_Questions:_
a - In the Leave-One-Out notebook, what measure does the compute_score function use to score an argument and key-point pair?
b - Continue the Leave-One-Out notebook from the point where it stops.

# Leave-One-Out

This notebook will explain in detail how to reproduce the experiments conducted for the XAI method Leave-One-Out applied to Key-Point Analysis.

### Utilities

First, we need to import libraries used in this notebook, define helper functions and variables.

In [4]:
from sentence_transformers import SentenceTransformer, util
from nltk import word_tokenize
from collections import defaultdict
from itertools import chain, combinations
import pandas as pd
import copy
import torch
import pickle
import os
from tqdm.notebook import tqdm_notebook
import sbert_training

In [6]:
def save_with_pickle(path, data):
    with open(path, "wb") as handle:
        pickle.dump(data, handle, protocol=pickle.HIGHEST_PROTOCOL)

def load_from_pickle(path):
    with open(path, "rb") as handle:
        data = pickle.load(handle)
    return data

def load_closed_class_words(path):
    data = []
    with open(path, "r") as f:
        for line in f:
            data.extend(line.split())

In [9]:
def compute_score(arg, kp, model):
    """This function gives an arg-kp-pair a score by the
    means of cosine similarity. Expects a model to be passed"""
    arg = model.encode(arg, show_progress_bar=False),
    kp = model.encode(kp, show_progress_bar=False)
    return float(util.pytorch_cos_sim(arg, kp))

In [10]:
word_tokenizer = word_tokenize
device = "cuda:0" if torch.cuda.is_available() else "cpu"
closed_class_words = load_closed_class_words("./Data/LOO_Data/closed_class_words.txt")

### Model

Next, we need to train the model. Training can be conducted by running `sbert_training.py` or downloaded [here](https://drive.google.com/drive/folders/1qgGdoNMUcyQivTtu5udzGcQB8SFgxm-M?usp=sharing).

In [11]:
model_path = "./Data/LOO_Data/Model"

_Records provided:_
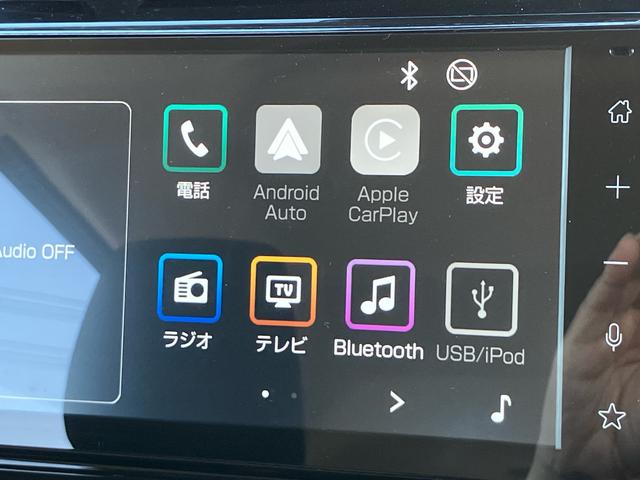 トールカスタムＧ９型ＤＰオーディオ／ＢＴ／ＴＶ／Ｂカメラ／ステアリングスイッチ　ＬＥＤヘッド＆フォグランプ　自動追従クルコン　１４インチアルミ　両側パワスラ　電動駐車ブレーキ　コーナーセンサー　衝突被害軽減ブレーキ（千葉県）の中古車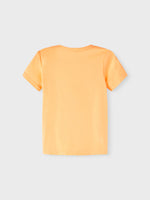 BABY BOY HUDE T-Shirt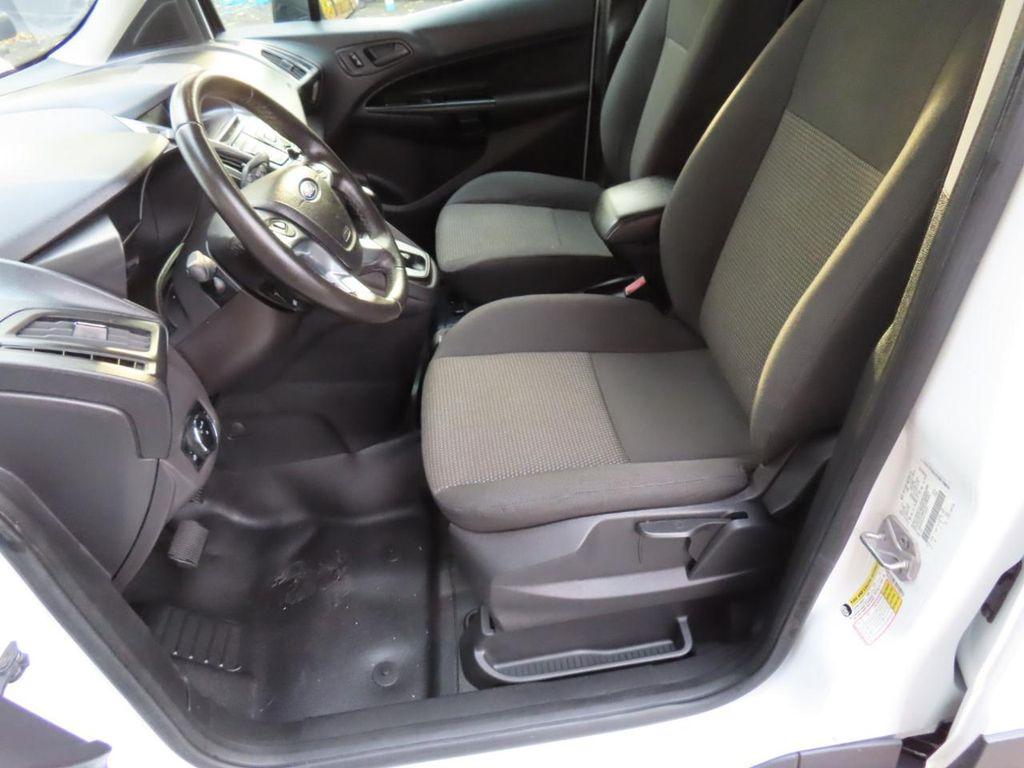 used 2017 Ford Transit Connect car, priced at $15,990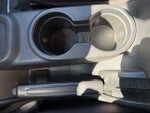 2014 Wrangler Unlimited Thumbnail 29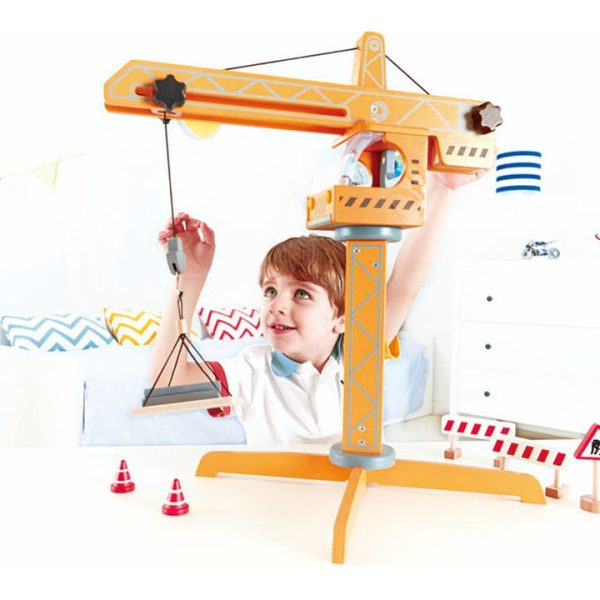 fe1f98a3-5790-4024-b5ab-62b5728955d1_720x-1 fe1f98a3-5790-4024-b5ab-62b5728955d1_720x-1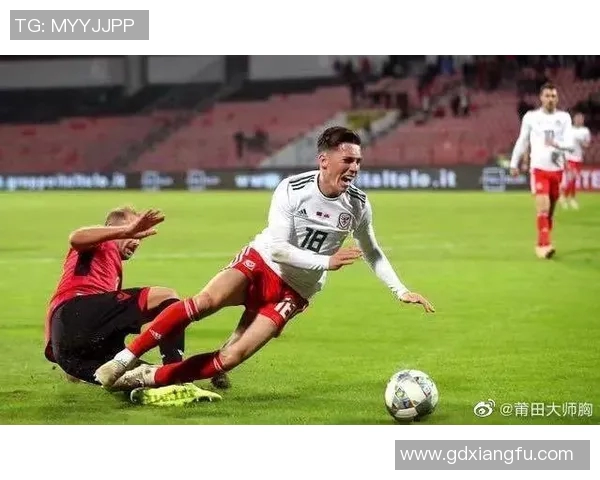 哈萨克斯坦与以色列足球对决精彩回顾与赛后分析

_List of answers:_
a - Cosine similarity.

b -
model = sbert_training.train_model(dataset_path='./Data/LOO_Data/SiameseData', eval_data_path='./Data/LOO_Data/KPMData',
                                   subset_name='dev', output_path=model_path, model_name='roberta-base',
                                   model_suffix='contrastive-10-epochs', data_file_suffix='contrastive',
                                   num_epochs=10, max_seq_length=70, add_special_token=True, train_batch_size=32,
                                   loss='ContrastiveLoss') if not os.listdir(model_path) else SentenceTransformer(model_path)

2022-02-28 13:40:35 - Load pretrained SentenceTransformer: ./Data/LOO_Data/Model
2022-02-28 13:40:36 - Use pytorch device: cuda


### Data

Once we have model at our disposal we need to prepare the data. To do this, we iterate over all possible argument-key-point pairs given in the dataset. Pairs which belong together are concatened into a data row. We pre-compute both the model `predictions` and the gold-standard, though later on we will only work with the model predictions for obvious reasons. The computations for this are very expensive and take almost a full day hence the pre-computation. In order to not having to compute over and over again we include the computed predictions and the gold standard.

The `gold_labels_and_predictions.pkl` is a nested dictionary. It can be accesed as:
`data = dict[dev|train][predictions|gold_standard]`
Run the cell below the loading cell to see an example.

In [21]:
def create_gold_labels_and_prediction_scores(model, path):
    data = defaultdict(dict)
    for subset in ["dev", "train"]:
        # Load files
        arguments_file = f"./Data/LOO_Data/kpm_data/arguments_{subset}.csv"
        key_points_file = f"./Data/LOO_Data/kpm_data/key_points_{subset}.csv"
        labels_file = f"./Data/LOO_Data/kpm_data/labels_{subset}.csv"
        arguments_df = pd.read_csv(arguments_file)
        key_points_df = pd.read_csv(key_points_file)
        labels_df = pd.read_csv(labels_file)
        # Get gold standard
        positive_labels_df = labels_df.loc[labels_df["label"] == 1]
        gold_standard = pd.merge(positive_labels_df, key_points_df, how="inner", on="key_point_id")
        gold_standard = pd.merge(gold_standard, arguments_df, how="inner", on=["arg_id","topic", "stance"])
        gold_standard = gold_standard.rename(columns={"label": "score"})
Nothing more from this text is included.